Monday, May 02, 2005
NASA will use a new human centrifuge to explore artificial gravity as a way to counter the physiologic effects of extended weightlessness for future space exploration...
"The Vision for Space Exploration includes destinations beyond the moon," said Dr. Jeffrey Davis, director of JSC's Space Life Sciences Directorate. "This artificial gravity research is an important step in determining if spacecraft design options should include artificial gravity." he added.
Micro-gravity, although a unique sensation to experience can be harmful to the body long term as gravity generally helps keep you muscles and bones strong and a lack of it for a season can be harmful to the body. NASA and any other company desiring to fly in space should seriously consider adding some type of gravity to their craft (even if it just a small "gravity room" onboard) as it would not only make flight more enjoyable but ensure that our astronauts are not too weak to perform the required duties once they reach Mars or any other distant body in space.
Finding inexpensive ways to speed up space travel would help out as well.
Dr. Benford and his brother James were testing a very thin carbon-mesh sail, using microwaves as the energy source for propulsion. Unexpectedly, the sail experienced a force considerably greater than predicted.

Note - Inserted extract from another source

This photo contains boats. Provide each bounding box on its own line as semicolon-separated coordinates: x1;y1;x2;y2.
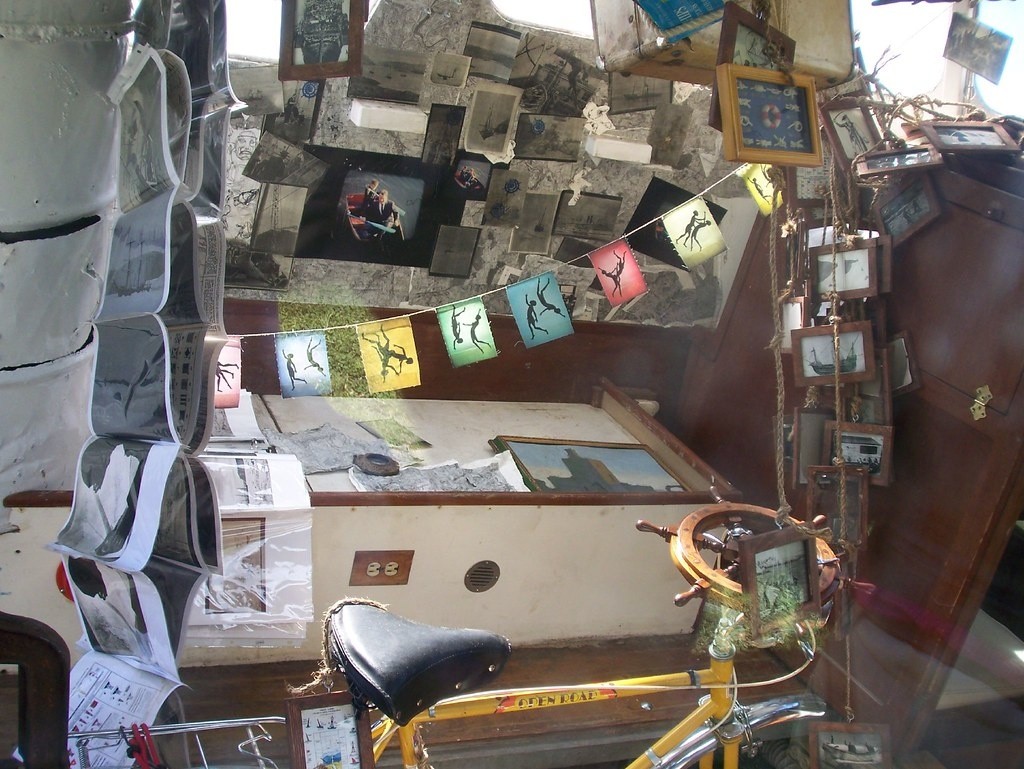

They theorized that the heat from the microwave beam was causing carbon monoxide gas to escape from the sail's surface; the recoil from the escaping molecules provided what could be a useful adjunct to the propulsive force experienced by light sails.
They believe that by beaming microwave energy up from Earth to boil off volatile molecules from a specially formulated paint applied to the sail will provide enough added force to propel a spacecraft to Mars in record time. "It's a different way of thinking about propulsion," Gregory Benford says. "We leave the engine on the ground." Their research will be published this month in the journal Acta Astronautica.